• _Document section_:
## begin

Now for the important stuff:
I am going to be shooting an off road truck race in the middle of the desert this upcoming weekend. This will be the first race at night, so I am interested in the techniques you guys may approach this with.
I am currently equipped with a D80, a 12-24mm(which I personally love shooting for this event) and a SB800. I do have a generator, which would allow me to run some sort non-camera portable lighting (garage lights?).

Should I rent a second SB800 and run a slave flash closer to the vehicles while I stay further away?
Should I attempt longer shutter speeds with a flash to capture the movement and lighting of the trucks?
Ideas ideas ideas!
 
Sounds cool - As i haven't shot night racing before i would only be guessing at things you would need so i will leave that to those that know.

As for motion and panning, the flash will need to be adjusted to Rear Since on the D80. That way any motion blur you get would be behind the truck/car and not in front. The truck should pop as freeze action that way and be exposed correctly and the background would be be darker i would imagine. If you are shooting in a controled area of the track you might be able to set one flash to fill the background and one to pop the truck, but i'm just guessing on how well that would work. the 800 is a powerfull flash so it should be able to light up the forground on its own.

just my 2 cents.
 
Hi, I went to the 24 hours of nurburgring last year (probably going this year too) and took my camera with me (of course)

to make it simple: I couldn't shoot during the night

I took most of my shots in the evening or early morning, abusing of slow exposures/panning shots to cope with the lack of light.

the flash on rear will help, definately, but taking photos of running cars at night is not easy and/or will cost you some $$$ to have a decent equipement.


most important: have fun and be creative
 
A quick review of the Inverse Square Law may help you with your lighting decisions.

As mentioned configure your D80 for rear curtain sync.

Remember, with flash your aperture will control the exposure of the foreground (essentially your subject) and the shutter speed will control the exposure of the background. The closer the shutter speed gets to the D80's sync speed the darker the background will get.

Stopping the motion of the trucks will be handled by the short duration of the speedlight.

## end

[Spatial question lines]
## begin

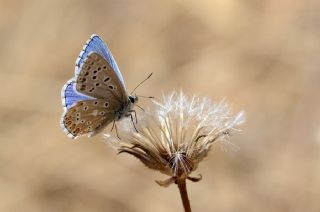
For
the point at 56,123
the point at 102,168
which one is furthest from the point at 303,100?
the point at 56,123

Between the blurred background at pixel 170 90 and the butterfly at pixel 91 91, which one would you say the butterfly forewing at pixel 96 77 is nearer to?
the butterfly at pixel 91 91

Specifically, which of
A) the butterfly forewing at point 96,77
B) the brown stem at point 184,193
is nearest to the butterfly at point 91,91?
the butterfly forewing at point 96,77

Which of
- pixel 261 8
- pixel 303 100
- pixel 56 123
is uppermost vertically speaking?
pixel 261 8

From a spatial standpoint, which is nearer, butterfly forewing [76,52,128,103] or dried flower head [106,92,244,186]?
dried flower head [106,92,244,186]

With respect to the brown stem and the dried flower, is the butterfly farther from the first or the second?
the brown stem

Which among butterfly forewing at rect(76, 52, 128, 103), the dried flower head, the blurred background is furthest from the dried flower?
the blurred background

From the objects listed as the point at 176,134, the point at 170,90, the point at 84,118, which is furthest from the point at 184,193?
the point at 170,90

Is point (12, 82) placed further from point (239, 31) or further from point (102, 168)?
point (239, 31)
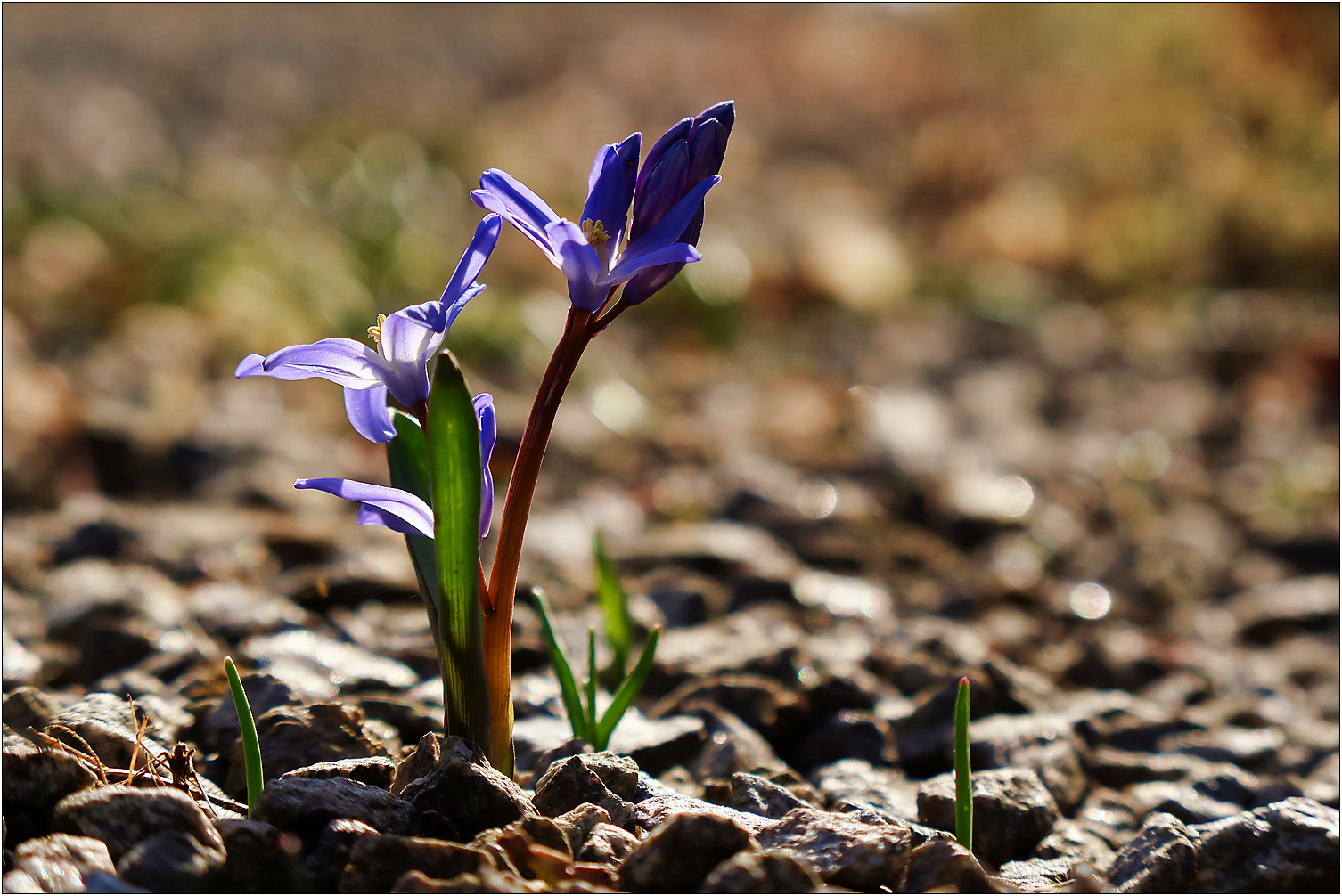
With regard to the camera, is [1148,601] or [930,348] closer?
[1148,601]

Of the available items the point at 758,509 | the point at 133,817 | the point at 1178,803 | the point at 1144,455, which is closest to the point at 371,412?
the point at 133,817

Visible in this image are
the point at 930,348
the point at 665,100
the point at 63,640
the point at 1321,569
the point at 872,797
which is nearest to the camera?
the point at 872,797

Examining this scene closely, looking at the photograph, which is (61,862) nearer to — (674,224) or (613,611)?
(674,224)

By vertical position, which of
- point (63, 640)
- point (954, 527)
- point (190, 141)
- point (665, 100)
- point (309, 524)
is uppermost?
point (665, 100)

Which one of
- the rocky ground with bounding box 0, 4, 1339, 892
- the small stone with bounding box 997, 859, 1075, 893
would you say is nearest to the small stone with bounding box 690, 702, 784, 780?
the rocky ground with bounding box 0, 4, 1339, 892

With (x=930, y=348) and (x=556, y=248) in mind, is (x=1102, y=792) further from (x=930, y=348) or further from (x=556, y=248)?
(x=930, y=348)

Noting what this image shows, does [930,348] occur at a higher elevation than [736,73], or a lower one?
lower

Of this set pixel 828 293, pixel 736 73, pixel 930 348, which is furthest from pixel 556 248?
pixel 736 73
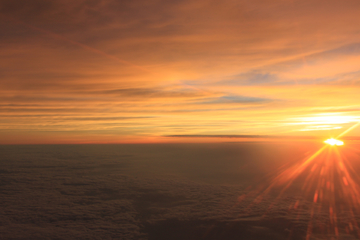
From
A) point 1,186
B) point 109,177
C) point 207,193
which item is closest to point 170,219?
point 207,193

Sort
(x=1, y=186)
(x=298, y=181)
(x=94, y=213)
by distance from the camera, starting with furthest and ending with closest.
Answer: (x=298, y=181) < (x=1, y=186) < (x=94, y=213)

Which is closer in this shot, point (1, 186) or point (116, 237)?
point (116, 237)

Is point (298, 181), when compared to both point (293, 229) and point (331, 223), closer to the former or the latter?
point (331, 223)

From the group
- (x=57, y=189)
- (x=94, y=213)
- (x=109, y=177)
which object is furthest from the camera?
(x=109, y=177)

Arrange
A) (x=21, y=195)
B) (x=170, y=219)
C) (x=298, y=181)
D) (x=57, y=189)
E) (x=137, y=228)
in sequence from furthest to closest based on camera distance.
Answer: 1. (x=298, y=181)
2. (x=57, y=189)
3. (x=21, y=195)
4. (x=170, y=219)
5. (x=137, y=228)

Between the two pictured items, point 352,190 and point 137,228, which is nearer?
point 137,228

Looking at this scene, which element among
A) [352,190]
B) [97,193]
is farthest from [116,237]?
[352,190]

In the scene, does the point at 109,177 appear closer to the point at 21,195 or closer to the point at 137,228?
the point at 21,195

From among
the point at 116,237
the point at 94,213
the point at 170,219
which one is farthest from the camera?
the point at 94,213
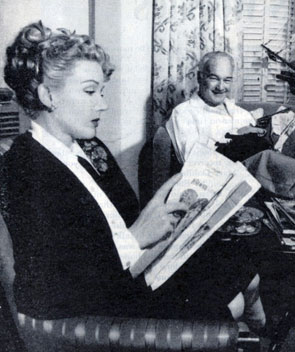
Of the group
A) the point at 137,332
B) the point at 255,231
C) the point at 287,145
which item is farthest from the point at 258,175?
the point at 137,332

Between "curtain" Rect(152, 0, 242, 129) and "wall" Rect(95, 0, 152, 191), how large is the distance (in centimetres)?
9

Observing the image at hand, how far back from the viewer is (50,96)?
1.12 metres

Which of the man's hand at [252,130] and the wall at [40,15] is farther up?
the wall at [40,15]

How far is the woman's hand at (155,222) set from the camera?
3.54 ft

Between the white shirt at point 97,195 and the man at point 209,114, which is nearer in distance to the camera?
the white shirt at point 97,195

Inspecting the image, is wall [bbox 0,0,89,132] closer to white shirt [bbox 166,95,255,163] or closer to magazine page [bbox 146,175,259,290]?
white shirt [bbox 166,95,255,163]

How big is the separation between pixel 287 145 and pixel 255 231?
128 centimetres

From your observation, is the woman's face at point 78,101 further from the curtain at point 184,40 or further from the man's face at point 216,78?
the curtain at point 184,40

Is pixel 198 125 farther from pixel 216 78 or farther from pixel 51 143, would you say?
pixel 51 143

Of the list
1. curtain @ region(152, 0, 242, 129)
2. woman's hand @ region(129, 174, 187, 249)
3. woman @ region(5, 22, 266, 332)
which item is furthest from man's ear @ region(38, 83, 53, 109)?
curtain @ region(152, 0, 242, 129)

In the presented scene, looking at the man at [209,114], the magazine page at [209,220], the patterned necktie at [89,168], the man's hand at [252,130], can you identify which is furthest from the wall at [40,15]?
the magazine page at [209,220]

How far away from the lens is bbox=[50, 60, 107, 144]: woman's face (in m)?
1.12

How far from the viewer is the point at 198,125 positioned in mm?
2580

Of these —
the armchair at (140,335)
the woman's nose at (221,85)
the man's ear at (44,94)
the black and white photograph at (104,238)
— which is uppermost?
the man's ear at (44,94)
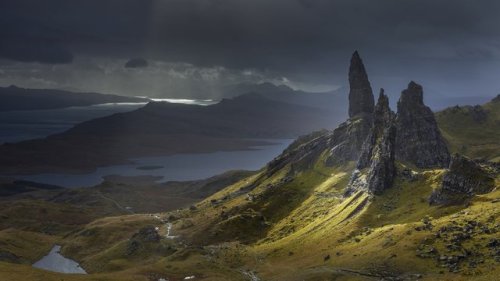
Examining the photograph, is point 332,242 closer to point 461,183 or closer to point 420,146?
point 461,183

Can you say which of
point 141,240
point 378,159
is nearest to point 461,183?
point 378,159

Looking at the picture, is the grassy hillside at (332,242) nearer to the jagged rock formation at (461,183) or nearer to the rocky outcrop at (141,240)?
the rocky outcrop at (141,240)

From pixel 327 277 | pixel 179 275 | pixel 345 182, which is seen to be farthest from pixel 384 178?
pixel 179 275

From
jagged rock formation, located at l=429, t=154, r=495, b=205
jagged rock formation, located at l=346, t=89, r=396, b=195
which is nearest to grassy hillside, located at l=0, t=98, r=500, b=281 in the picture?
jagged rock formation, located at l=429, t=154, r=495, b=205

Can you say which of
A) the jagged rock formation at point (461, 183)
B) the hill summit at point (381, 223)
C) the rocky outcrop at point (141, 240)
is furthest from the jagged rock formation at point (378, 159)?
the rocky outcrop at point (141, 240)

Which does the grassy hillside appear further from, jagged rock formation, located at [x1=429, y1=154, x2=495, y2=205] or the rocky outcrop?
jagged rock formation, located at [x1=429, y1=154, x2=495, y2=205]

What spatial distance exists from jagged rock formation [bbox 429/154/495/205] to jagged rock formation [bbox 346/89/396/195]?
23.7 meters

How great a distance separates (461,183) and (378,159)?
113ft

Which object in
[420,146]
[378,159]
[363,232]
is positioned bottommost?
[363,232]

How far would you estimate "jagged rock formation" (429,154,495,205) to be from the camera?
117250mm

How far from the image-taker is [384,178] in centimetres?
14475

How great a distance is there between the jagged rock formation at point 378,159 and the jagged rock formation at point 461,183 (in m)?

## end

• _What you need to do_:
• a. In the night truck race thread, why should the flash on the D80 be set to rear sync?
• b. Write out a passage of the night truck race thread word for word. Begin at the words "I took most" and stop after "rear curtain sync.".

• _Solutions to the tasks_:
• a. Setting the flash to rear sync puts any motion blur behind the truck rather than in front of it. The truck should then pop as a frozen, correctly exposed subject, with the background likely darker.

• b.
I took most of my shots in the evening or early morning, abusing of slow exposures/panning shots to cope with the lack of light.

the flash on rear will help, definately, but taking photos of running cars at night is not easy and/or will cost you some $$$ to have a decent equipement.


most important: have fun and be creative
 
A quick review of the Inverse Square Law may help you with your lighting decisions.

As mentioned configure your D80 for rear curtain sync.